When you configure a plugin runner in APISIX, APISIX will run the plugin runner as a subprocess. The process will belong to the same user of the APISIX process. When we restart or reload APISIX, the plugin runner will be restarted too.

Once you have configured ext-plugin-* plugins for a given route, the requests which hit the route will trigger RPC call from APISIX to the plugin runner via unix socket.

The plugin runner will handle the RPC call, create a fake request at its side, run external plugins and return the result back to APISIX.

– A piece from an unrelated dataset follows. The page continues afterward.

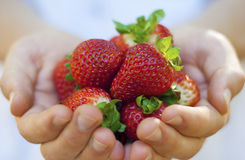 Fresh strawberries in hands. Freshly picked strawberries in hands of a boy. Tasty summer treat; also concepts of sharing, friendship Stock Images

The target external plugins and the execution order are configured in the ext-plugin-* plugins. Like other plugins, they can be enabled and reconfigured on the fly.

How is it implemented

If you are interested in the implementation of Plugin Runner, please refer to The Implementation of Plugin Runner.

Supported plugin runners

Configuration for plugin runner in APISIX

To run the plugin runner in the prod, add the section below to config.yaml:

  1. ext-plugin:
  2. cmd: ["blah"] # replace it to the real runner executable according to the runner you choice

Then APISIX will manage the runner as its subprocess.

Note: APISIX can’t manage the runner on the Mac in v2.6.

During development, we want to run the runner separately so that we can restart it without restarting APISIX first.

By specifying the environment variable APISIX_LISTEN_ADDRESS, we can force the runner to listen to a fixed address. For instance:

  1. APISIX_LISTEN_ADDRESS=unix:/tmp/x.sock ./the_runner

will force the runner to listen to /tmp/x.sock.

Then you need to configure APISIX to send RPC to the fixed address:

  1. ext-plugin:
  2. # cmd: ["blah"] # don't configure the executable!
  3. path_for_test: "/tmp/x.sock" # without 'unix:' prefix

In the prod environment, path_for_test should not be used and the unix socket path will be generated dynamically.

FAQ

When managing by APISIX, the runner can’t access my environment variable

Since v2.7, APISIX can pass environment variables to the runner.

However, Nginx will hide all environment variables by default. So you need to declare your variable first in the conf/config.yaml:

  1. nginx_config:
  2. envs:
  3. - MY_ENV_VAR

APISIX terminates my runner with SIGKILL but not SIGTERM!

Since v2.7, APISIX will stop the runner with SIGTERM when it is running on OpenResty 1.19+.

However, APISIX needs to wait for the runner to quit so that we can ensure the resource for the process group is freed.

Therefore, we send SIGTERM first. And then after 1 second, if the runner is still running, we will send SIGKILL.